■ SUPPLIED TEXT ■
╔══

Assumptions of correlation coefficient, normality, homoscedasticity

An inspection of a scatterplot can give an impression of whether two variables are related and the direction of their relationship. But it alone is not sufficient to determine whether there is an association between two variables. The relationship depicted in the scatterplot needs to be described qualitatively. Descriptive statistics that express the degree of relation between two variables are called correlation coefficients. A commonly employed correlation coefficient for scores at the interval or ratio level of measurement is the Pearson product-moment correlation coefficient, or Pearson’s r.

The Pearson's r is a descriptive statistic that describes the linear relationship between two or more variables, each measured for the same collection of individuals. An "individual" is not necessarily a person: it might be an automobile, a place, a family, a university, etc. For example, the two variables might be the heights of a man and of his son; there, the "individual" is the pair (father, son). Such pairs of measurements are called bivariate data. Observations of two or more variables per individual in general are called multivariate data. As with any sample of scores, the sample is drawn from a larger population of scores.

The test for significance of Pearson's r assumes that a particular variable, X and another variable, Y, form a bivariate normal distribution in the population. A bivariate normal distribution possesses the following characteristics:

· The distribution of the X scores is normally distributed in the population sampled.

· The distribution of the Y scores is normally distributed in the population sampled.

· For each X score, the distribution of Y scores in the population is normal.

· For each Y score, the distribution of Y scores in the population is normal.

Assumption 1: The correlation coefficient r assumes that the two variables measured
form a bivariate normal distribution population.

Describing Scatterplots

One of the best tools for studying the association of two variables visually is the scatterplot or scatter diagram. It is especially helpful when the number of data is large---studying a list is then virtually hopeless. A scatterplot plots two measured variables against each other, for each individual. That is, the "x" (horizontal) coordinate of a point in a scatterplot is the value of one measurement of an individual, and the "y" (vertical) coordinate of that point is the other measurement of the same individual. We call such a plot a scatterplot of "y versus x" or "y against x." Here's an example of a scatterplot:

The red square in the middle of the scatterplot is the point of averages. The point of averages is a measure of the "center" of a scatterplot, quite analogous to the mean as a measure of the center of a list.

Scatterplots let us see the relationships among variables. Does one variable tend to be larger when another is large? Does the relationship follow a straight line? Is the scatter in one variable the same, regardless of the value of the other variable?

Correlation and Association

Correlation is a measure of linear association: how nearly a scatterplot follows a straight line. We say that two variables are positively correlated if the scatterplot slopes upwards; they are negatively correlated if the scatterplot slopes downward. The correlation coefficient for a scatterplot of Y versus X is always the same as the correlation coefficient for a scatterplot of X versus Y. Note that linear association is not the only kind of association: some variables are nonlinearly associated. For example, the average monthly rainfall in Berkeley, CA, is associated with the month of the year, but that association is nonlinear: it is a seasonal variation that runs in cycles. Correlation does not measure nonlinear association, only linear association. The correlation coefficient is appropriate only for quantitative variables, not ordinal or categorical variables, even if their values are numerical.

╚══

■ DATASET CONTENT ■
╔══

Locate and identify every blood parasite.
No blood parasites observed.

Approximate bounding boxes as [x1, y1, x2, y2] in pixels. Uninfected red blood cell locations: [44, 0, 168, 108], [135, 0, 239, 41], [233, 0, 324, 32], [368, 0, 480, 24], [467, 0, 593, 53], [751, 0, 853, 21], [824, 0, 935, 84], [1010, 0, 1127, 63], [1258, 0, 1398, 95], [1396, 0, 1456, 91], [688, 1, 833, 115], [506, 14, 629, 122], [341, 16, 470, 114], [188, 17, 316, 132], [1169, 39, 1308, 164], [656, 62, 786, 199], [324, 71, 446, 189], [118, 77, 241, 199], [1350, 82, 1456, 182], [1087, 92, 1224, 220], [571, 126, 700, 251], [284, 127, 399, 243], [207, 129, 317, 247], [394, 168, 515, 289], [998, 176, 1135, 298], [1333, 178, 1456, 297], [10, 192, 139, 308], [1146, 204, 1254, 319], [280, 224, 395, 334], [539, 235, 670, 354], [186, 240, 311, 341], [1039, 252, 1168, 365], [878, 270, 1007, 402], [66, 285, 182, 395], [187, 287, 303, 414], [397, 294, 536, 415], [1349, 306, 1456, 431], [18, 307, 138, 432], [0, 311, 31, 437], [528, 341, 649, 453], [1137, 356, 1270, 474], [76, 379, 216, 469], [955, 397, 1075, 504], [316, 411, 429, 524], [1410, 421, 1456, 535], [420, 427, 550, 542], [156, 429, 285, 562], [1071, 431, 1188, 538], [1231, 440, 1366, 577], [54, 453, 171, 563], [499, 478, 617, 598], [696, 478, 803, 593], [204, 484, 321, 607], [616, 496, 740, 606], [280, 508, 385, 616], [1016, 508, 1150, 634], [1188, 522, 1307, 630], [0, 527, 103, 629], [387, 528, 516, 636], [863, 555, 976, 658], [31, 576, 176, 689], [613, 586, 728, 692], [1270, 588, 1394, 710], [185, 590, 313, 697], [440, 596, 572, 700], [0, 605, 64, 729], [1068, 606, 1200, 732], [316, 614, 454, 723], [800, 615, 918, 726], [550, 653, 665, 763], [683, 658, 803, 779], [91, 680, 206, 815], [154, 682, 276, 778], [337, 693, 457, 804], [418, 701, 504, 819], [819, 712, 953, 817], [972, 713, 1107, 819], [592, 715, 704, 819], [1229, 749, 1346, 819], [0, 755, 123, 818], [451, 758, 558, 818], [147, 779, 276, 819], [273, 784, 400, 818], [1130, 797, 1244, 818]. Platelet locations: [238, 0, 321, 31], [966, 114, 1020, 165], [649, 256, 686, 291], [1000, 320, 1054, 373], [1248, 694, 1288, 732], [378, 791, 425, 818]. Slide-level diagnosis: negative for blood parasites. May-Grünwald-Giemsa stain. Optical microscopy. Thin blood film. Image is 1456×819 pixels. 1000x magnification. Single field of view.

╚══

Render this sentence from the correlation text in Spanish: "Correlation does not measure nonlinear association, only linear association." The data are separate from the correlation text.

La correlación no mide la asociación no lineal, solo la asociación lineal.